See picture below. Google has been allowing the ability to select external temperature sensors for years. Ecobee has something similar. Perfect for people who have thermostats in a completely different part of their house.
I use this every night to ensure the temperature in my son’s bedroom (which is usually the coldest) is set to a more comfortable temp. Yes, this slightly raises the temp in the whole house, but better than trying to guess what temp I should raise the main thermostat temp to get a better temp upstairs.
Would love to finally be completely off the Nest app, and see HA implemented even better by allowing for usage of temp sensor templates, so I can create my own sensors to use, like “upstairs”, which would be an average of all temp sensors upstairs.
I don’t believe this would be an integration. This would be an update to the standard climate card that allows for adding 2 or more additional temperature sensors to the UI, and the selection of one of them as the set point. That way, just like the image, you can select which temp sensor you want to use from the UI.
Unfortunately everything I’ve read says that the generic thermostat integration can’t do what I’m stating. While, yes, the code can be written to use a different temp sensor as the one providing the set point, it lacks the flexibility of manually changing the sensor via the UI throughout the day. As far as I’m aware, to do so, I’d have to update the sensor used in the code for the integration everytime which doesn’t pass the WAF.

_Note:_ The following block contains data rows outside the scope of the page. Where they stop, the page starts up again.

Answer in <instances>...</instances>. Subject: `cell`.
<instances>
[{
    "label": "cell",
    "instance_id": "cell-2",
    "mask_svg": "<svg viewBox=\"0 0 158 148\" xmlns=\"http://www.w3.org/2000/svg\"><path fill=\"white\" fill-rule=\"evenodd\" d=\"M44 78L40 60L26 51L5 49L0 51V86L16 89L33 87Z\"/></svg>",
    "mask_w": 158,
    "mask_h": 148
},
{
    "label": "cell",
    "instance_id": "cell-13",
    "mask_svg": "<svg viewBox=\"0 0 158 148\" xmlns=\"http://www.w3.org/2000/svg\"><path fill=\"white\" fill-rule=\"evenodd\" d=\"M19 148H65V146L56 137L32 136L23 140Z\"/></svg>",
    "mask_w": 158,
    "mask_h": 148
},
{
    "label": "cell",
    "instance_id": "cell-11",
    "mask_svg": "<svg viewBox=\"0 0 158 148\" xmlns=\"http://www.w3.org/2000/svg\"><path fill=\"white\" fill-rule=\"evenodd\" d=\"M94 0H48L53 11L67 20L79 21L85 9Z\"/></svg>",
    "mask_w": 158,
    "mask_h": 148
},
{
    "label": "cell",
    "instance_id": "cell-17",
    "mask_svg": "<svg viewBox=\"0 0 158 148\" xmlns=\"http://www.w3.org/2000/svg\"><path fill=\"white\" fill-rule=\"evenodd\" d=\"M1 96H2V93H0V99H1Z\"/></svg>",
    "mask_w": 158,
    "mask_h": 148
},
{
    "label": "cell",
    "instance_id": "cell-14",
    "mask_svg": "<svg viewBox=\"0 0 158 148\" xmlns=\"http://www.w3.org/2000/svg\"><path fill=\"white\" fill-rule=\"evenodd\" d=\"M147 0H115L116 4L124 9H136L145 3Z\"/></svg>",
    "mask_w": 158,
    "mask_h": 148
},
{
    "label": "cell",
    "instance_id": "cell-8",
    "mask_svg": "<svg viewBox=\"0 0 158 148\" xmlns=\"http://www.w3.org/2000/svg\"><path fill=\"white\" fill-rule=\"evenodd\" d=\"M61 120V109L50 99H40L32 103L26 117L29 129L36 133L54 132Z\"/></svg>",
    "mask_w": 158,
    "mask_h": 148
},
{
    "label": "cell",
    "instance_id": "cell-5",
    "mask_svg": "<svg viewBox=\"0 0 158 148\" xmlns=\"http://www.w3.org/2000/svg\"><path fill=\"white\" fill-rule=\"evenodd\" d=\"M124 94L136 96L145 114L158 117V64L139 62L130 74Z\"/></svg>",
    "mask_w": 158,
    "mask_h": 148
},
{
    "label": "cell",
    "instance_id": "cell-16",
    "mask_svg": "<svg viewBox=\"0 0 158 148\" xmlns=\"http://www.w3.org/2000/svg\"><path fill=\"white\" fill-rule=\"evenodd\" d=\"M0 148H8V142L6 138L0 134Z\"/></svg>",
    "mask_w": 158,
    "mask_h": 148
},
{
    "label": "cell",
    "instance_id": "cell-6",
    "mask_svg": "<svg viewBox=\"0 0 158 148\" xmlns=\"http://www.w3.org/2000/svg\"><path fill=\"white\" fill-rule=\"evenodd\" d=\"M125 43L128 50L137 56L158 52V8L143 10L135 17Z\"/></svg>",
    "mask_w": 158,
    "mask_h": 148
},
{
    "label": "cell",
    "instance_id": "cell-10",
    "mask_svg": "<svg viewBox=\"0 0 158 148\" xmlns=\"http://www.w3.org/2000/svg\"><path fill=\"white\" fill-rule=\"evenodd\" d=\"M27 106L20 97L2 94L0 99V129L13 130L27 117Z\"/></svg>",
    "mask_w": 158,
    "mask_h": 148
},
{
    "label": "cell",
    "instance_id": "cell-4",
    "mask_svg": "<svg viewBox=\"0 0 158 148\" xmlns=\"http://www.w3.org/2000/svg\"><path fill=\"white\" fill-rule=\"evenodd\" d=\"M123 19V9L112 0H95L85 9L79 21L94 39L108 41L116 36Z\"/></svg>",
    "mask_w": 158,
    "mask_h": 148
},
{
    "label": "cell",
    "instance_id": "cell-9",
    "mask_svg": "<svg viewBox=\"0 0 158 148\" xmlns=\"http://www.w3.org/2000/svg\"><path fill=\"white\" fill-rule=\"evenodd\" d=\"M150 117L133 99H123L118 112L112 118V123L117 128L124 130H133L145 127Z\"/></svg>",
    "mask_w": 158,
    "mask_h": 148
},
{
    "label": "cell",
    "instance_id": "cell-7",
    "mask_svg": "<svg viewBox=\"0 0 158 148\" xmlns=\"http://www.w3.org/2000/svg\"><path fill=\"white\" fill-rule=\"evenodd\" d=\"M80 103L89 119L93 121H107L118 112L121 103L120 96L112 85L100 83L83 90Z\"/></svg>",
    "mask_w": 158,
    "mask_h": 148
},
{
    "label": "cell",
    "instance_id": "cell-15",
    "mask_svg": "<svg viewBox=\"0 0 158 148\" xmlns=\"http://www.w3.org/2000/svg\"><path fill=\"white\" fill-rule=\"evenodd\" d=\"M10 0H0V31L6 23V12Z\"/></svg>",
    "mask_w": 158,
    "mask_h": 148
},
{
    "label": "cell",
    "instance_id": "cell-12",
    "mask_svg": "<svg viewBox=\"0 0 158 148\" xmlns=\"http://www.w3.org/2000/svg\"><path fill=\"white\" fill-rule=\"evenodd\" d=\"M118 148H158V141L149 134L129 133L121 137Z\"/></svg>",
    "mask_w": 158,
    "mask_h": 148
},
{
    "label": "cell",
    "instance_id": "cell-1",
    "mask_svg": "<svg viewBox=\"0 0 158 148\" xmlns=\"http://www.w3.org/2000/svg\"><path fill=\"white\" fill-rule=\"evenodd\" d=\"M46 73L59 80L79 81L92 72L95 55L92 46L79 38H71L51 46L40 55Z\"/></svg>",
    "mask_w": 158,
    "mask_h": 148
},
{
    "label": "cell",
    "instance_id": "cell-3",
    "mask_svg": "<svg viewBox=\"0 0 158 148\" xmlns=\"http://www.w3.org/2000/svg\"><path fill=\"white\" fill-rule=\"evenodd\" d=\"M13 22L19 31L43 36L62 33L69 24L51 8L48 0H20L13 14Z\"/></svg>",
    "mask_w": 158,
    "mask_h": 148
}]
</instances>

Because that would just display the other room temps. I’m trying to not just see the other temp sensors around my house, but to make one of them a set point for the thermostat.
The set point is the target temperature.
I now (think I) understand you want to be able to select the source temperature sensor at will, but your feature description is a bit confusing.
I would use a generic thermostat, with the source sensor being a template sensor that would take your son’s room sensor past a certain time, and another one otherwise.